OPA provides decoupled policy enforcement, with greater flexibility and expressiveness than hard-coded service logic or ad-hoc domain-specific languages. Whether it’s Kubernetes admission control, HTTP API authorization, remote access, data filtering or all the custom integrations out there – we’re seeing once again that Open Source projects can indeed provide enterprises with the solutions they need. It’s key to bring in the varied expertise of a strong community, to innovate and accelerate delivery – without adding risk.

• Q. What are the advantages to policy-as code?

A. Policy-as-code is a way to get security right in the cloud-native world. Not only is it really the only way to secure today’s software-defined infrastructure, but it can also be created, tested, validated, and managed as part of established DevOps processes.  It just makes sense to include policy as part of CICD.  This type of automation is the best way to address needs for compliance and regulation, and ensure that policies have the intended effect—to mitigate risk, reduce errors, and speed development.

• Q. How does Declarative Authorization support Kubernetes security?

A. Styra’s Declarative Authorization Service (DAS) provides compliance guardrails, based on dynamic business context. It’s a way to define and enforce the desired state of your clusters at a very granular level – to move away from tribal knowledge and paper-based policy, to true policy-as-code for Kubernetes:

– Simplifying policy authoring. Styra provides a built-in library of security best practices and policies, all derived from real-world use cases.

– Policy validation prior to enforcement. Users can pre-run policies for impact analysis before deployment. DevOps can see current violations in the running clusters, as well as how new policy changes would have affected previous workloads – it’s like using the past to predict the future, for more confident and accurate deployment.

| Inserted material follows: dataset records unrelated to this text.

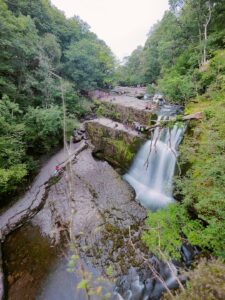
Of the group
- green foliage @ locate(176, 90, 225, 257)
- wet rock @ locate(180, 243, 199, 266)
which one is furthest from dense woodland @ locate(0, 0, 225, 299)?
wet rock @ locate(180, 243, 199, 266)

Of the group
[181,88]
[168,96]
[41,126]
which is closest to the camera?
[41,126]

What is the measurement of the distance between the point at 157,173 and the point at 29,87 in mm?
9180

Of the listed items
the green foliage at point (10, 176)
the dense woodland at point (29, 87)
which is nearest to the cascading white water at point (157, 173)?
the dense woodland at point (29, 87)

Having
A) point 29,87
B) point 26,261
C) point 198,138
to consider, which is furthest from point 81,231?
point 29,87

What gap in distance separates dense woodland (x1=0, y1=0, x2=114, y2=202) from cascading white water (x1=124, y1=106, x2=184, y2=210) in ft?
16.9

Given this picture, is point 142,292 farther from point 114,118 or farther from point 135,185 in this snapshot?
point 114,118

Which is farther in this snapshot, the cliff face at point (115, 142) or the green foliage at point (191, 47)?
the green foliage at point (191, 47)

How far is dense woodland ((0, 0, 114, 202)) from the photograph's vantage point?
24.0 feet

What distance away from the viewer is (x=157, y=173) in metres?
8.32

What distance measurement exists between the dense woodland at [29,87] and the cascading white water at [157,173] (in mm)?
5143

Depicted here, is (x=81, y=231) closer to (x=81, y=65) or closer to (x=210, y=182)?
(x=210, y=182)

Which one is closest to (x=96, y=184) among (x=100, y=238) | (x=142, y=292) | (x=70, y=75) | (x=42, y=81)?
(x=100, y=238)

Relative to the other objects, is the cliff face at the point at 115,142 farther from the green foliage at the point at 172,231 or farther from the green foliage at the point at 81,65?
the green foliage at the point at 81,65

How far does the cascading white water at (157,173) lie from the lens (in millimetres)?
7617
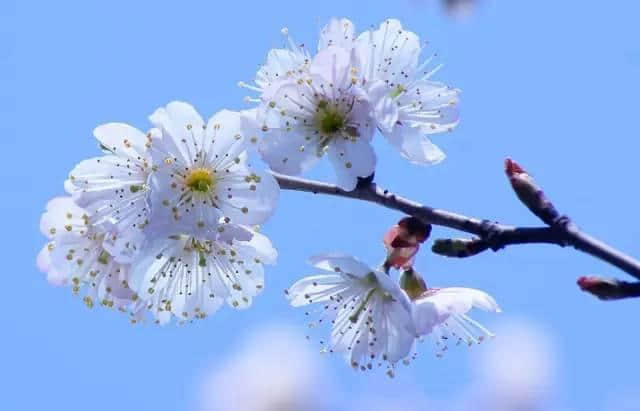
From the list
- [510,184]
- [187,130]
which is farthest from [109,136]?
[510,184]

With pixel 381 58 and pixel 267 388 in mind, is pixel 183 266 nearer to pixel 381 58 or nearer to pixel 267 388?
pixel 381 58

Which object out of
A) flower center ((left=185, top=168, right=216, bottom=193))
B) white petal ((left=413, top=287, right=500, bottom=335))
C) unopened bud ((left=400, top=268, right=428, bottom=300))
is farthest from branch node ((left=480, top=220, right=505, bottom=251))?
flower center ((left=185, top=168, right=216, bottom=193))

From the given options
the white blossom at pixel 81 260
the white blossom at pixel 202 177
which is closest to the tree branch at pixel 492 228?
the white blossom at pixel 202 177

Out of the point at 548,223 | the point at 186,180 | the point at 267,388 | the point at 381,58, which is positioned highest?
the point at 381,58

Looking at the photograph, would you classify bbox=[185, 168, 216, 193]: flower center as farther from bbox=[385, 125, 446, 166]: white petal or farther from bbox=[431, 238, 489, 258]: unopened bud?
bbox=[431, 238, 489, 258]: unopened bud

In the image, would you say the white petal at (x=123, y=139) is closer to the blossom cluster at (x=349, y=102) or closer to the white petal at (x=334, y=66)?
the blossom cluster at (x=349, y=102)

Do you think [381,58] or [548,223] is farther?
[381,58]
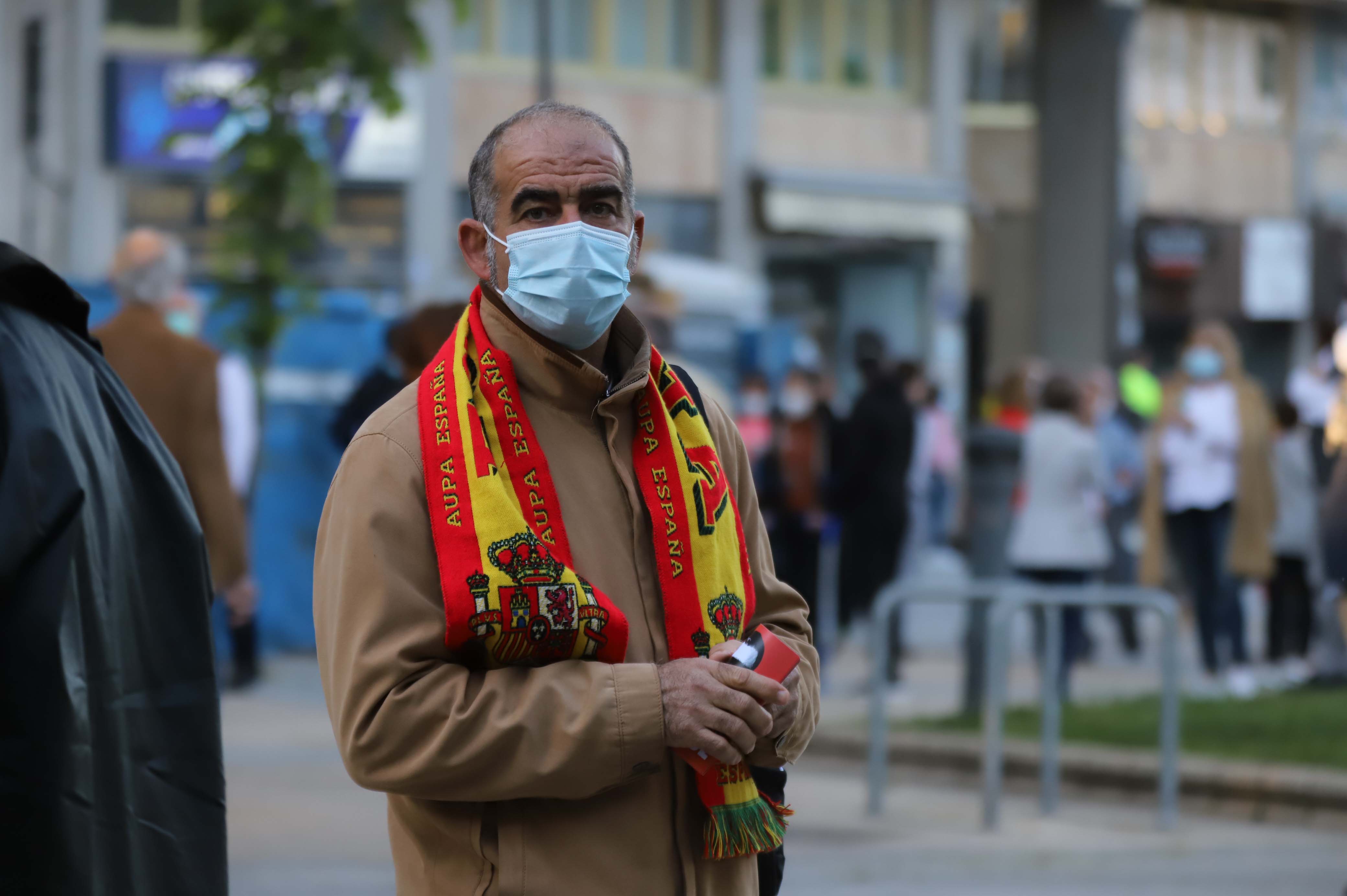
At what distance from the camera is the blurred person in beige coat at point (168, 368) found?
22.8 feet

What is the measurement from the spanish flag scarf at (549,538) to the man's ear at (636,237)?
166 mm

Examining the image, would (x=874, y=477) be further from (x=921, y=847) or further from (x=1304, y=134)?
Result: (x=1304, y=134)

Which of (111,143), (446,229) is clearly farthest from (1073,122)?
(111,143)

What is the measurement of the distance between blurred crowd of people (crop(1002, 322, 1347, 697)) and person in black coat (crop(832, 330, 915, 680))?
2.66 feet

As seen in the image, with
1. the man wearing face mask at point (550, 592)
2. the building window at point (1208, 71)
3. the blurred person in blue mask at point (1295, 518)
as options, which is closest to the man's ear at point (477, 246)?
the man wearing face mask at point (550, 592)

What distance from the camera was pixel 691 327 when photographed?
15.2 m

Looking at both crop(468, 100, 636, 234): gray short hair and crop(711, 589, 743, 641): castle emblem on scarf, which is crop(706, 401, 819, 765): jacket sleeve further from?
crop(468, 100, 636, 234): gray short hair

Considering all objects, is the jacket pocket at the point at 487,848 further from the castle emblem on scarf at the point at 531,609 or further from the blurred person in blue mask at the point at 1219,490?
the blurred person in blue mask at the point at 1219,490

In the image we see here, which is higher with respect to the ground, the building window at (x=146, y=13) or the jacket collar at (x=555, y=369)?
the building window at (x=146, y=13)

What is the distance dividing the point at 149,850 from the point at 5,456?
24.1 inches

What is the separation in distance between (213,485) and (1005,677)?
10.9 feet

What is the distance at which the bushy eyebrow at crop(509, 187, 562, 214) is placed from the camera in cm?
277

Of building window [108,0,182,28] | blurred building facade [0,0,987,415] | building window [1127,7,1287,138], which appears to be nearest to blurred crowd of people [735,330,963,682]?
blurred building facade [0,0,987,415]

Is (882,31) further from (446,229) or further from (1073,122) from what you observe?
(446,229)
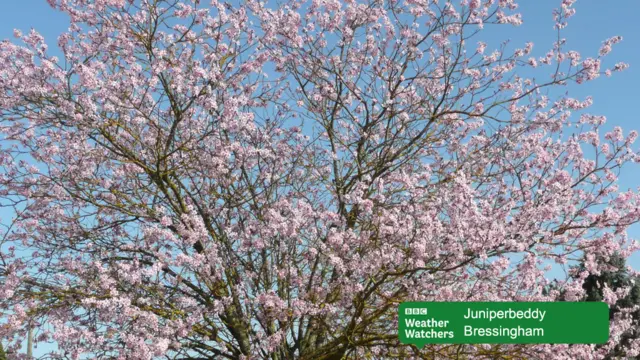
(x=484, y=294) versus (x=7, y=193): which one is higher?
(x=7, y=193)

– Policy distribution and enforcement. Styra leverages OPA as the policy decision point on each Kubernetes cluster, to enforce policies and provide status and audit information for Ops validation.

– Continuous monitoring. Once policies are in place, Styra continuously monitors decisions for violation of current policy, to ease remediation efforts.

– Policy visualization. All the monitoring data is provided in high-level visualizations of including denials, and audit violations. These help non-dev teams like compliance, audit or IT security prove compliance with internal and external regulations.

Tim Hinrichs is co-founder and CTO of Styra. After receiving his PhD in Computer Science at Stanford and doing postdoctoral work in computer security at the University of Chicago, he worked with Nicira and VMWare.